Render every line of the items below as a JSON list of strings, one string per line, with blank lines dropped. Leave the pictures out.

[Begin]

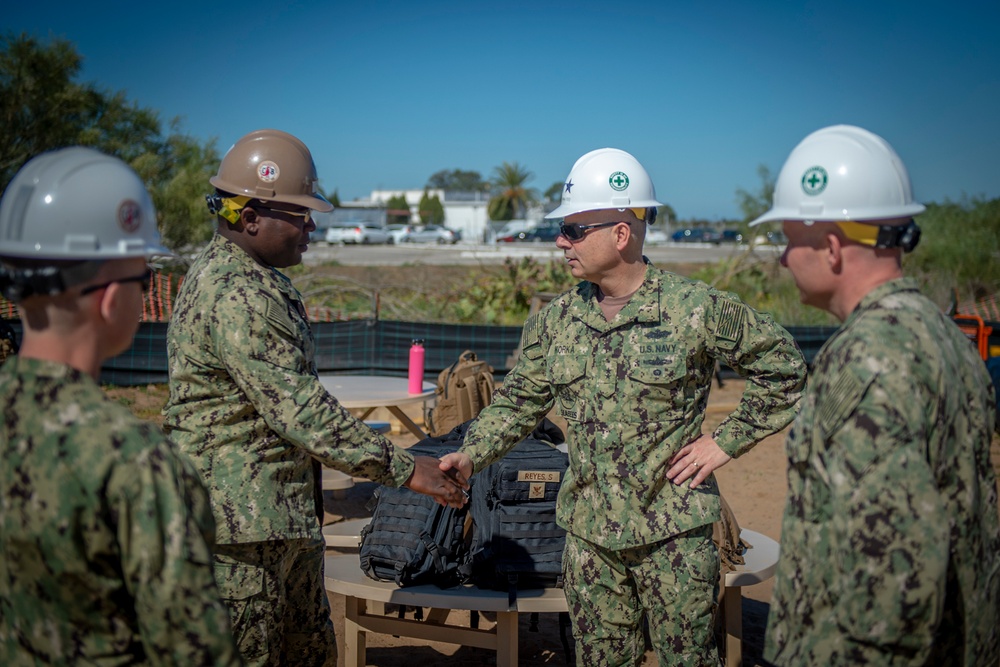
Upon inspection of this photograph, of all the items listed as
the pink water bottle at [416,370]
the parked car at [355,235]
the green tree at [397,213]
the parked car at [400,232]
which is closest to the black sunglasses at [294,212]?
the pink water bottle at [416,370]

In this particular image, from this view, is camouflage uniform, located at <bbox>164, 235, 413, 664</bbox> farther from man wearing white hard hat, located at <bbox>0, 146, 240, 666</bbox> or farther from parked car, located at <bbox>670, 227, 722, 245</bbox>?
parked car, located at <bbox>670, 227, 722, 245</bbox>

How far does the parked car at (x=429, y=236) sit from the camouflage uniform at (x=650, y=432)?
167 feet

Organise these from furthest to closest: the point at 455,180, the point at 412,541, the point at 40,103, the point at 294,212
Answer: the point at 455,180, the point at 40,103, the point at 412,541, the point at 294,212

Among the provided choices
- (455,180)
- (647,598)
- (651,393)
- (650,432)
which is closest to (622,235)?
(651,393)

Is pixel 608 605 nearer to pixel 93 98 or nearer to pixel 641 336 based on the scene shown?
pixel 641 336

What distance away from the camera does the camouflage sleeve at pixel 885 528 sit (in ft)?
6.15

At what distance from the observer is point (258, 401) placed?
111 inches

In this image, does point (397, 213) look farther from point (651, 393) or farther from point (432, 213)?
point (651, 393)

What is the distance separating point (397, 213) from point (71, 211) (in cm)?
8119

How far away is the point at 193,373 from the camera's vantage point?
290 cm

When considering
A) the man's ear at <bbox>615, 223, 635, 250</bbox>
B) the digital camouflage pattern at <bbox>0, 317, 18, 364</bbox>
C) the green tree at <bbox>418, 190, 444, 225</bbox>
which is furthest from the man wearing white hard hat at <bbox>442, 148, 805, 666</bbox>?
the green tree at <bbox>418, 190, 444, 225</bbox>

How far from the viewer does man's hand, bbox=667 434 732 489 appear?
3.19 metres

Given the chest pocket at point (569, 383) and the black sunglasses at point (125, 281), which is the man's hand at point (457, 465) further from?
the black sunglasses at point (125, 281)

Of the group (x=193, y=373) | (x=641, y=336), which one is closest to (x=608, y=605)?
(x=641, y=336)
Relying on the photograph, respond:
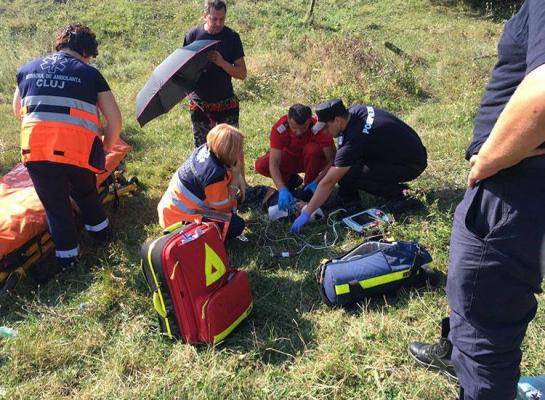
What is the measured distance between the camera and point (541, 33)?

[End]

# RESULT OF THIS TASK
[
  "Upon inspection of this photograph, of all the items listed as",
  "the pink water bottle at [416,370]",
  "the parked car at [355,235]",
  "the green tree at [397,213]",
  "the parked car at [400,232]",
  "which is closest to the black sunglasses at [294,212]?",
  "the pink water bottle at [416,370]",
  "In this particular image, from this view, is camouflage uniform, located at <bbox>164, 235, 413, 664</bbox> farther from man wearing white hard hat, located at <bbox>0, 146, 240, 666</bbox> or farther from parked car, located at <bbox>670, 227, 722, 245</bbox>?",
  "parked car, located at <bbox>670, 227, 722, 245</bbox>",
  "How far does the parked car at (x=429, y=236) sit from the camouflage uniform at (x=650, y=432)?",
  "167 feet",
  "Organise these from furthest to closest: the point at 455,180, the point at 412,541, the point at 40,103, the point at 294,212",
  "Answer: the point at 455,180, the point at 40,103, the point at 412,541, the point at 294,212",
  "Among the provided choices",
  "- (455,180)",
  "- (647,598)",
  "- (651,393)",
  "- (650,432)",
  "which is closest to (622,235)?",
  "(651,393)",
  "Is pixel 608 605 nearer to pixel 93 98 or nearer to pixel 641 336 based on the scene shown?",
  "pixel 641 336",
  "What distance away from the camera does the camouflage sleeve at pixel 885 528 sit (in ft)?",
  "6.15",
  "At what distance from the observer is point (258, 401) placed?",
  "111 inches",
  "In this image, does point (397, 213) look farther from point (651, 393) or farther from point (432, 213)?",
  "point (651, 393)",
  "What is the distance separating point (397, 213) from point (71, 211) (in cm)?",
  "8119",
  "How far away is the point at 193,373 from the camera's vantage point?",
  "290 cm",
  "When considering",
  "A) the man's ear at <bbox>615, 223, 635, 250</bbox>",
  "B) the digital camouflage pattern at <bbox>0, 317, 18, 364</bbox>",
  "C) the green tree at <bbox>418, 190, 444, 225</bbox>",
  "which is furthest from the man wearing white hard hat at <bbox>442, 148, 805, 666</bbox>?",
  "the green tree at <bbox>418, 190, 444, 225</bbox>",
  "How far from the viewer does man's hand, bbox=667 434 732 489 appear?",
  "3.19 metres",
  "Given the chest pocket at point (569, 383) and the black sunglasses at point (125, 281), which is the man's hand at point (457, 465) further from?",
  "the black sunglasses at point (125, 281)",
  "Of the group (x=193, y=373) | (x=641, y=336), which one is closest to (x=608, y=605)?",
  "(x=641, y=336)",
  "Relying on the photograph, respond:",
  "What is the measured distance between the camera and point (541, 33)?"
]